◆ Sezione di testo ◆
────

Porticato di S. Bernardino da Siena (Oratorio dei Disciplini):
Chi guarda dal sagrato il porticato di S. Bernardino avverte subito che gli archi non sono tutti uguali; il primo e i due ultimi sono più grandi del secondo e del terzo, i quali corrispondono alla parte più antica del fabbricato. Era questa la Chiesa più antica di Serina, dedicata all’Annunciazione di Maria. A questo Oratorio di S. Bernardino vennero aggiunte in tempi diversi due porzioni di fabbricato: sul lato verso occidente le stanze per il cappellano della misericordia,  ed a mattino la casa del Parroco verso il 1558, i due fabbricati si estesero poi sopra la primitiva Chiesa che si ridusse ad un semplice Oratorio, detto poi di S. Bernardino. Sotto il portico, nella parete esterna dell’Oratorio, sono visibili degli affreschi di due epoche diverse: una “Pietà” che ora si trova nella sala Consigliare del Comune; un’Annunciazione, S. Alessandro e S. Bernardino. Questi affreschi risalgono alla fine del ‘500 e comunque certamente dopo il 1450 anno in cui avvenne la canonizzazione di S. Bernardino da Siena.

Casa Quattrocentesca (in contrada “Mezzacà”, ora via Cardinal Cavagnis al civico n° 11):
Questa casa è stata in parte modificata nei secoli successivi come si può vedere sul lato verso la via Cavagnis dove sono state chiuse le grandi arcate del portico sul piano strada, mentre ai piani superiori sono state conservate le finestre; con contorno in pietra, piccole, alcune, con architrave ed altre ad arco con inferrate esterne. Nella stessa via adiacente alla strada pedonale che porta al Corone, c’è una fontana veneta del 1645.

Antica Sede del Vicariato Veneto:
La sede del Vicariato Veneto corrispondeva a tutto il caseggiato compreso tra Piazza Mons. Flaminio Belotti e via Castello, ora diviso in diverse proprietà prospicenti su via V. Emanuele II°. La sede del Vicariato comprendeva, oltre agli uffici, l’abitazione del Vicario con la sua famiglia e le famiglie dei funzionari che lo seguivano, Cancelliere, notai, servitori, banditore, ecc. Come si è potuto osservare durante alcune sistemazioni interne, a piano terreno della porzione di fabbricato c’era una vasta sala per le udienze e nella parte alta della parete erano dipinti gli stemmi e i nomi dei diversi Vicari che si sono succeduti. Sulla casa al civico n° 22 è dipinto in alto il Leone di S. Marco e sotto lo stemma della Val Brembana Superiore di cui Serina era capoluogo. Lo stemma in pietra sopra la porta della casa al civico n° 20 è quello di un Vicario. La fontana di fronte è del 1581; ha lesene decorate da cartelle a stemma racchiudenti un ramo d’olivo col motto “sognum pacis” e reggenti un’architrave terminale sulla quale è scolpito il nome del Vicario del tempo, al centro sta una testa di leone che getta l’acqua circondata da rosoni.

────

◆ Estratti di dati ◆
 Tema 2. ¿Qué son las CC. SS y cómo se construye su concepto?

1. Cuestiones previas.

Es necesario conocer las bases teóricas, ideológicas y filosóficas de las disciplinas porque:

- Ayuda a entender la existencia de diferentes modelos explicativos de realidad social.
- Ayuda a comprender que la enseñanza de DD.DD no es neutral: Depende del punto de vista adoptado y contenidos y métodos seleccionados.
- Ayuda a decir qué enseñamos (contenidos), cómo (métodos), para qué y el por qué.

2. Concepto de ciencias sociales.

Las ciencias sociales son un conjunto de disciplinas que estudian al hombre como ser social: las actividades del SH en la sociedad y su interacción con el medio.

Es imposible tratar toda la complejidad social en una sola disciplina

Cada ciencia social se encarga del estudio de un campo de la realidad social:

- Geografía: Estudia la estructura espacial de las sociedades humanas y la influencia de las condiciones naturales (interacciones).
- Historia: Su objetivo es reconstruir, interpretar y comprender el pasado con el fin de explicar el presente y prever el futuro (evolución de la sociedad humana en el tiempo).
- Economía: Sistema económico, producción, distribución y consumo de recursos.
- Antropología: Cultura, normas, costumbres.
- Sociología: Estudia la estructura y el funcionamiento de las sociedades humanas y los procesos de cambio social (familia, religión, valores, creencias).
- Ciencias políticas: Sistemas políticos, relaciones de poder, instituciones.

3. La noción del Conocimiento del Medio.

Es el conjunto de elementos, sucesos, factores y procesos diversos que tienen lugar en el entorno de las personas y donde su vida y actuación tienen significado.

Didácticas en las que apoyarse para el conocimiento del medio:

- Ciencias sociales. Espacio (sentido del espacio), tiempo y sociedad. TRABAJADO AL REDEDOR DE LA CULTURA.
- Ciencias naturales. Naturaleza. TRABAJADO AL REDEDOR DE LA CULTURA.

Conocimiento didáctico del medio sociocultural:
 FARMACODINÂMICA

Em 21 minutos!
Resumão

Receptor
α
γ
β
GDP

────

◆ Domande ◆
1. Riporti fedelmente il passo del testo sui monumenti di Serina che inizia con "Casa Quattrocentesca (in" e termina con "veneta del 1645.".
2. In base al testo sui monumenti di Serina, risponda alle seguenti domande:
(a) Verso quale anno fu aggiunta all'Oratorio di S. Bernardino la casa del Parroco?
(b) Di quale anno è la fontana veneta situata in via Cavagnis, adiacente alla strada pedonale che porta al Corone?
(c) A quale anno risale la fontana di fronte all'antica sede del Vicariato Veneto?
Le voci riportate costituiscono materiale distinto dal testo.

◆ Soluzioni dell'esercizio ◆
1.
Casa Quattrocentesca (in contrada “Mezzacà”, ora via Cardinal Cavagnis al civico n° 11):
Questa casa è stata in parte modificata nei secoli successivi come si può vedere sul lato verso la via Cavagnis dove sono state chiuse le grandi arcate del portico sul piano strada, mentre ai piani superiori sono state conservate le finestre; con contorno in pietra, piccole, alcune, con architrave ed altre ad arco con inferrate esterne. Nella stessa via adiacente alla strada pedonale che porta al Corone, c’è una fontana veneta del 1645.

2.
(a) Verso il 1558.
(b) Del 1645.
(c) Al 1581.